BEIJING — On Jan 9, China Meteorological Administration (CMA) published the China Greenhouse Gas Bulletin, which based on Chinese and Global observations of greenhouse gases in the atmosphere through 2013.
Since 1980s, CMA has put in place seven atmospheric background stations — Waliguan in Qinghai (WLG), Shangdianzi in Beijing (SDZ), Lin’an in Zhejiang (LAN), Longfengshan in Heilongjiang (LFS), Shangri-La in Yunnan (XGL), Jinsha in Hubei (JSA) and Akedala in Xinjiang (AKD), which represent a number of typical climatic, ecological and economic zones in China.
Greenhouse gases and related tracers have been observed by network stations in a standard and consistent routine in response to the Kyoto Protocol and the Montreal Protocols. The upper left figure shows the monthly CO2 mole fractions observed at the Waliguan station in Qinghai province, China and the Mauna Loa station in Hawaii, the United States of America. The upper right figure displays the atmospheric radiative forcing, relative to 1990, of LLGHGS at the Waliguan station (the CO2-equivalent amounts# reached to 483 ppm in 2013) and the Annual Greenhouse Gas Index (AGGI)## based on the approach used by the WMO greenhouse gas bulletin.
The World Meteorological Organization (WMO) Greenhouse Gas Bulletin (2013) No. 10 released by WMO on 6 November 2014 shows that globally averaged mole fractions in atmospheric carbon dioxide (CO2), methane (CH4) and nitrous oxide (N2O) continued to hit new highs in 2013, with CO2 at 396.0± 0.1 ppm, CH4 at 1824± 2 ppb and N2O at 325.9 ± 0.1 ppb.
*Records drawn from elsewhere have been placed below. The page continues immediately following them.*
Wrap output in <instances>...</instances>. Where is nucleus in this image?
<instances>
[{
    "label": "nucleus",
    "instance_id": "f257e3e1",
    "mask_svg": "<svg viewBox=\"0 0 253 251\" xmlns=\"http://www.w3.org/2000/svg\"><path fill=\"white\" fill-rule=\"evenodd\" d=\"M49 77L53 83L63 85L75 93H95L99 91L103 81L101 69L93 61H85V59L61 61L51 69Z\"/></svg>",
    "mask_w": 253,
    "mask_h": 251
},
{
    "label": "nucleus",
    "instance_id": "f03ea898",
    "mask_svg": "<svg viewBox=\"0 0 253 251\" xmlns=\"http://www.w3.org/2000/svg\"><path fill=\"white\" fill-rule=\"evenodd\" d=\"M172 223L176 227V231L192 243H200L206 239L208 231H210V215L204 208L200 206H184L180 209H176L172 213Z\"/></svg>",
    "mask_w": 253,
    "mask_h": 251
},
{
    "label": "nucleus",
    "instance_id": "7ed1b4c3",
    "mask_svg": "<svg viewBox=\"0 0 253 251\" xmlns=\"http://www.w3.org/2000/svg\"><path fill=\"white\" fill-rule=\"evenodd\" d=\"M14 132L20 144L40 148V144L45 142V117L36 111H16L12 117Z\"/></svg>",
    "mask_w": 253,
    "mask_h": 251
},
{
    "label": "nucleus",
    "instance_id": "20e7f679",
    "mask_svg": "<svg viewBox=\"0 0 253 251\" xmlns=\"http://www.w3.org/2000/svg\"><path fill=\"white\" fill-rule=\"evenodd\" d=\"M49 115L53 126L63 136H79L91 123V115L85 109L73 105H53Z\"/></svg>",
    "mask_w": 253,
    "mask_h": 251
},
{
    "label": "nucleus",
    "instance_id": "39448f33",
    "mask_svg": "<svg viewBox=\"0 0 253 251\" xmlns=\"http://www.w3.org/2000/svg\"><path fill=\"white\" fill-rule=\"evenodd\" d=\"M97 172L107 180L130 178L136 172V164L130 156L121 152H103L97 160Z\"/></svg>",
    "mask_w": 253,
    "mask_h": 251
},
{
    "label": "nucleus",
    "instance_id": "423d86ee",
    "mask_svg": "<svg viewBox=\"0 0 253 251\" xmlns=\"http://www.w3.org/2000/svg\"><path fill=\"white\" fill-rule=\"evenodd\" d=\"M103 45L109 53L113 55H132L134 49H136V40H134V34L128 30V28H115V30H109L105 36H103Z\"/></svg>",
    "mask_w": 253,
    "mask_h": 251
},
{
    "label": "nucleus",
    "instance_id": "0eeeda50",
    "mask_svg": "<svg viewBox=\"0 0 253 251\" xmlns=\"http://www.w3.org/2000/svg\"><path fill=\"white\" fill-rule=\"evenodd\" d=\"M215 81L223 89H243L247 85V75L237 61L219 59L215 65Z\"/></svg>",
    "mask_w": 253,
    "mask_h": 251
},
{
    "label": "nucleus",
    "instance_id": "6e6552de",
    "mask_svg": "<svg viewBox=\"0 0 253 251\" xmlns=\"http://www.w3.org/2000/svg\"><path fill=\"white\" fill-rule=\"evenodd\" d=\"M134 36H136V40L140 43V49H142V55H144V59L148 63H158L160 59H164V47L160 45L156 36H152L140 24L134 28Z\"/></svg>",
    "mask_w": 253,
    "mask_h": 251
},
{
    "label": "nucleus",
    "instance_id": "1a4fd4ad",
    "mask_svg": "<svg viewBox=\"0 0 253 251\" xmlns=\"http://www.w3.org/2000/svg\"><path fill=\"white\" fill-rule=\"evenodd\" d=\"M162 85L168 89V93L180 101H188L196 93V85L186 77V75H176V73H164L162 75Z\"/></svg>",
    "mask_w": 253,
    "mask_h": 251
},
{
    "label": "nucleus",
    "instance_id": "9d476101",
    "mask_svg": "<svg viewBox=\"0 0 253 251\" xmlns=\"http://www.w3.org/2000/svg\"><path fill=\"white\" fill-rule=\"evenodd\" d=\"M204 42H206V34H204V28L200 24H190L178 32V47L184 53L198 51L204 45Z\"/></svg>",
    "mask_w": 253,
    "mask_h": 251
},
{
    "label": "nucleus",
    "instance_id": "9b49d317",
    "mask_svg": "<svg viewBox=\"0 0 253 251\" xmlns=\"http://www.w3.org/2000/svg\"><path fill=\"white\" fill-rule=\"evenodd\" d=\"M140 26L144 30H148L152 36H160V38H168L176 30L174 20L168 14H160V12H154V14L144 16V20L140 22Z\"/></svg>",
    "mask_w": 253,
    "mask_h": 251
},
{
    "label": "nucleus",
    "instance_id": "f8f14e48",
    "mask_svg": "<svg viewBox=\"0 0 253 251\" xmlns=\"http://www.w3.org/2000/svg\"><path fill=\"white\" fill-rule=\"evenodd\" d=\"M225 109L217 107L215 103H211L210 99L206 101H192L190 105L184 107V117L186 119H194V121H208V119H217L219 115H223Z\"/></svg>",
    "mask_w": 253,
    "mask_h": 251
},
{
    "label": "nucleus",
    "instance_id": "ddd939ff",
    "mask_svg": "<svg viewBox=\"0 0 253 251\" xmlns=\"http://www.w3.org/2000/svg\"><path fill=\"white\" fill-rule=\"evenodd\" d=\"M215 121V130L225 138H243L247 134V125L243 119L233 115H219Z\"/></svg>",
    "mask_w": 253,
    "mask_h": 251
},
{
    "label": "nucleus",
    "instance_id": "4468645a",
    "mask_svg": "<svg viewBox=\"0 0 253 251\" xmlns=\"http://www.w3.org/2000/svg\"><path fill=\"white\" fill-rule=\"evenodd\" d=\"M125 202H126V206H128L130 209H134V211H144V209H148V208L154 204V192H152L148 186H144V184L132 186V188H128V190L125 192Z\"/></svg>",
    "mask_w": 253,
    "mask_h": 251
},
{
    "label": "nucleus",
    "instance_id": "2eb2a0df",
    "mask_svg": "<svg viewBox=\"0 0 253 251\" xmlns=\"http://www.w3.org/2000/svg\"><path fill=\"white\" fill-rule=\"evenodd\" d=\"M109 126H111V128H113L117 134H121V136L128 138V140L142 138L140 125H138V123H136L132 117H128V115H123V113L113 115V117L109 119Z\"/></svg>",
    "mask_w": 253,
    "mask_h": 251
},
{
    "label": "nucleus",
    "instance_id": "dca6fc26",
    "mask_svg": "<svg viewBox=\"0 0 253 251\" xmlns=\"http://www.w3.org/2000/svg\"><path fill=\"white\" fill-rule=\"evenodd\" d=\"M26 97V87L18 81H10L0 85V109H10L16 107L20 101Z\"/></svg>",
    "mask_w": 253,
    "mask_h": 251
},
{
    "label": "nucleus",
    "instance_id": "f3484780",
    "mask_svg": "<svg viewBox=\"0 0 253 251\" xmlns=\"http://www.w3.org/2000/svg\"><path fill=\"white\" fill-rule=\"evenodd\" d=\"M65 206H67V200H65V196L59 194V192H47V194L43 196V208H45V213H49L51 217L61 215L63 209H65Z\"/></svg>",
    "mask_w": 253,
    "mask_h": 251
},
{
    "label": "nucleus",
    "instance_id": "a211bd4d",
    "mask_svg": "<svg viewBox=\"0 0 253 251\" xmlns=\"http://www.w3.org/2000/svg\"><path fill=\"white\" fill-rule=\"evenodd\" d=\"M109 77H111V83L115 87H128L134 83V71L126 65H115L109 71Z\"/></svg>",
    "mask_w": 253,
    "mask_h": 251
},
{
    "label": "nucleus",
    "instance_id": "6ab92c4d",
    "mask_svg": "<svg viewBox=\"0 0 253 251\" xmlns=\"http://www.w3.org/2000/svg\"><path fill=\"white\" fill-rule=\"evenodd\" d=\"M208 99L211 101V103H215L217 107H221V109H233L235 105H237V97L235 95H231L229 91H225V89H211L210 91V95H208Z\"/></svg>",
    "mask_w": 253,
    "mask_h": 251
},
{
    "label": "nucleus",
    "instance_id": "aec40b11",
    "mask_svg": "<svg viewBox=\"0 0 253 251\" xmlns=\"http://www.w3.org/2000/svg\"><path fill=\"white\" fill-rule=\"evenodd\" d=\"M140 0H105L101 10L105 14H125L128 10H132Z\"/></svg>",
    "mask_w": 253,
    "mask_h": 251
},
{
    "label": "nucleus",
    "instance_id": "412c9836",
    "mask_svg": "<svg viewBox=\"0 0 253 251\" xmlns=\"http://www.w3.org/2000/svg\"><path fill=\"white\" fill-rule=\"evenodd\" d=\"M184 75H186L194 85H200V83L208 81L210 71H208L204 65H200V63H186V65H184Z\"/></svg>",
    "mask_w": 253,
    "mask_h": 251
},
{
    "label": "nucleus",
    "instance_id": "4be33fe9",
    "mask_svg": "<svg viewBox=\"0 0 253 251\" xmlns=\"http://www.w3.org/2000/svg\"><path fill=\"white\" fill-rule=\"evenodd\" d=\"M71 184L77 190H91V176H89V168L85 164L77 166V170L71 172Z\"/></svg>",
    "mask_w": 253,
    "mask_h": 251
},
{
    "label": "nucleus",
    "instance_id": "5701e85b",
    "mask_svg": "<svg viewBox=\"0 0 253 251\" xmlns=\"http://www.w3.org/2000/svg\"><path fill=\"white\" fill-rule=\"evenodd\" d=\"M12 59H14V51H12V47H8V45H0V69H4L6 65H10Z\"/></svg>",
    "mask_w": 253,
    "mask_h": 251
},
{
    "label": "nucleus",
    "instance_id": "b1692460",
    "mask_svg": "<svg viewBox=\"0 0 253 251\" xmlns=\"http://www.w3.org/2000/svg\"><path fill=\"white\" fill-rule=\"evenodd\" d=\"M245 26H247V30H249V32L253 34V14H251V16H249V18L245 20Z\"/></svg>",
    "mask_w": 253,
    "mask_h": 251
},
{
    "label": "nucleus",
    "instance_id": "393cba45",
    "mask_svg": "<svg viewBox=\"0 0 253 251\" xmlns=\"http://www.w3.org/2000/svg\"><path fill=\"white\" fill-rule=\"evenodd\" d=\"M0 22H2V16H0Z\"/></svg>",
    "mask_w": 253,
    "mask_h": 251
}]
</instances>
These values constitute 142 percent, 253 percent and 121 percent of preindustrial (before 1750) levels.
As analyzed from observational data at the Waliguan station in Qinghai through 2013, averaged mole fractions in atmospheric CO2, CH4 and N2O also hit new highs, registering 397.3±0.8 ppm for CO2, 1886±3 ppb for CH4 and 326.4±0.4 ppb for N2O. As a record high since the observation was started in 1990, they are roughly equivalent to the averaged mole fractions in the northern mid-latitudes, but are slightly higher than the global averages in all these components (396.0±0.1 ppm, 1824±2 ppb and 325.9±0.1 ppb) over the same period. Global mole fractions in atmospheric CO2, CH4 and N2O increased by 2.9 ppm, 6 ppb and 0.8 ppb in absolute terms, from 2012to 2013, while those at Waliguan by 2.5 ppm, 8 ppb and 0.8 ppb. Global annual averages in atmospheric CO2, CH4 and N2O over the past 10 years increased by 2.07 ppm, 3.8 ppb and 0.82 ppb in absolute terms, while those at Waliguan 2.15 ppm, 5.1 ppb and 0.81 ppb.
In 2013, valid monthly atmospheric CO2, CH4 and N2O mole fractions at the 6 regional stations (Shangdianzi in Beijing, Lin’an in Zhejiang, Longfengshan in Heilongjiang, Shangri — La in Yunnan, Jinsha in Hubei and Akedala in Xinjiang) are mostly higher than those in 2012 and all higher than the observations made at Waliguan over the same period. The annually averaged mole fractions in atmosphere at the Shangdianzi, Lin’an and Longfengshan station were 401.9±3.0ppm, 409.9±4.0ppm, and 402.4±3.0ppm for CO2, 1911±6 ppb, 1971±18 ppb, and 1960±6 ppb for CH4, respectively. The annually averaged N2O mole fraction at Shangdianzi station is 326.8±0.6 ppb.
The atmospheric SF6 mole fractions observed at Waliguan and Shangdianzi reached to 8.10 ±0.12 ppt and 8.12 ±0.10 ppt in 2013, — the highest ever records since the observation was launched at the two sites.